FIMI’s proposed USD$80m acquisition of Landa Digital Printing has hit a potential speed-hump, midst claims that the administrators - Sigal Rosen-Rechav and Shlomi Filiba – have inserted ‘unauthorized costs’ and ‘an unacceptable and unauthorized deviation’ on FIMI’s original offer. Representing FIMI, partner Gillon Beck acknowledged: “This is a very complex deal. It’s not a walk in the park, it’s very, very difficult, but if we didn’t believe there was a chance of success, we wouldn’t be here.”
Whatever the final outcome of FIMI's proposed acquisition of Landa Digital Printing, it feels unlikely that the industry will witness any more scenes where Benny Landa, microphone in hand, is regaling tales of the future of digital print
The primary stumbling block appears to be in relation to ‘an attempt by the administrators to impose additional costs in the deal that were not part of FIMI’s initial offer’.

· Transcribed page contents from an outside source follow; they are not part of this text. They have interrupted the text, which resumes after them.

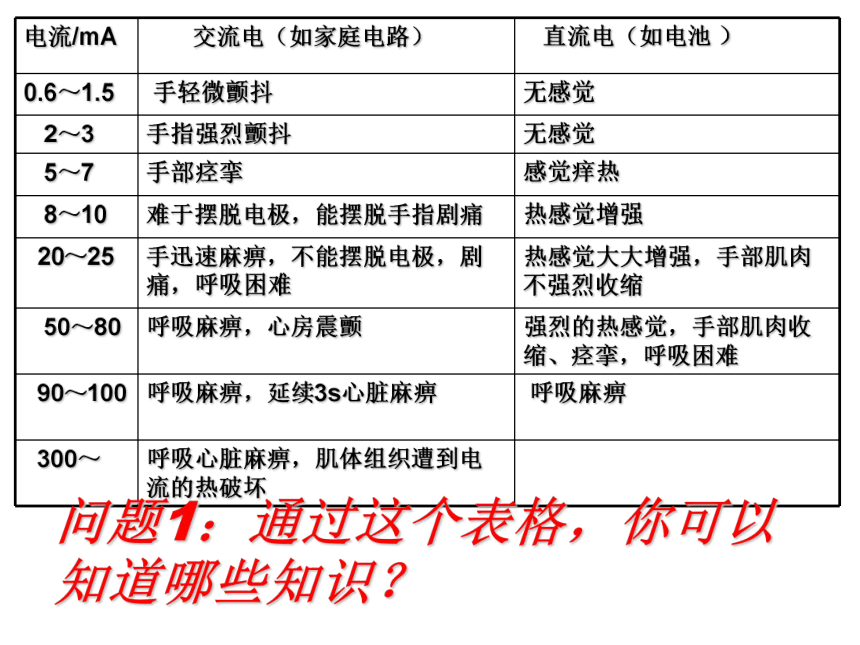 | 电流/mA | 交流电（如家庭电路） | 直流电（如电池 ） |
|---|---|---|
| 0.6～1.5 | 手轻微颤抖 | 无感觉 |
| 2～3 | 手指强烈颤抖 | 无感觉 |
| 5～7 | 手部痉挛 | 感觉痒热 |
| 8～10 | 难于摆脱电极，能摆脱手指剧痛 | 热感觉增强 |
| 20～25 | 手迅速麻痹，不能摆脱电极，剧痛，呼吸困难 | 热感觉大大增强，手部肌肉不强烈收缩 |
| 50～80 | 呼吸麻痹，心房震颤 | 强烈的热感觉，手部肌肉收缩、痉挛，呼吸困难 |
| 90～100 | 呼吸麻痹，延续3s心脏麻痹 | 呼吸麻痹 |
| 300～ | 呼吸心脏麻痹，肌体组织遭到电流的热破坏 | |

问题1：通过这个表格，你可以知道哪些知识？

These additional costs include huge expenses for a facility in Rehovot ‘that Landa Digital printing has not yet moved into and doesn’t need’ according to Beck. The addendum to the originally filed deal also includes a release from legal claims for managers, including founder Benny Landa.
FIMI’s position is that, if successful in acquiring Landa, it should then be allowed to cancel any unprofitable agreements already signed. The fund has also expressed a willingness to pay the legal fees of the arrangement administrators but not the additional legal claims for managers.
The problem is that Landa owes approximately USD$70m to Vitania in future rent payments for the new, specially constructed building the company is/was set to occupy, and Vitania is a partner in the property along with three of Landa’s private companies.
Acknowledging this complexity, Beck said: “For several years now, Landa Digital Printing has lost about USD$150m annually - that’s roughly USD$12m a month - resulting in a cumulative damage of about USD$1.8bn to shareholders, lenders, and creditors.”
“According to our plan, it will take about three years to reset the company. It would be a mistake not to approve the proposal. There is an opportunity here for hundreds of families to continue, for the company to remain in Israel, and for patents and technologies that may yet succeed.”
Representing FIMI, partner Gillon BeckFIMI has agreed to extend the validity of its original offer, which is widely supported by most of Landa Digital Printing’s creditors, until September 4th, the date set for the court hearing, and proposed to accelerate the closing, reducing the period from seven business days after the decision to just two.
Beck concludes: “The acquisition offer is intended to save the company from collapse, out of a sense of responsibility, mobilization, and deep commitment to the future of Israel’s technology industry. We are prepared to invest significant sums and, if the effort succeeds, to share with the current owners’ payments of up to tens of millions of additional dollars.”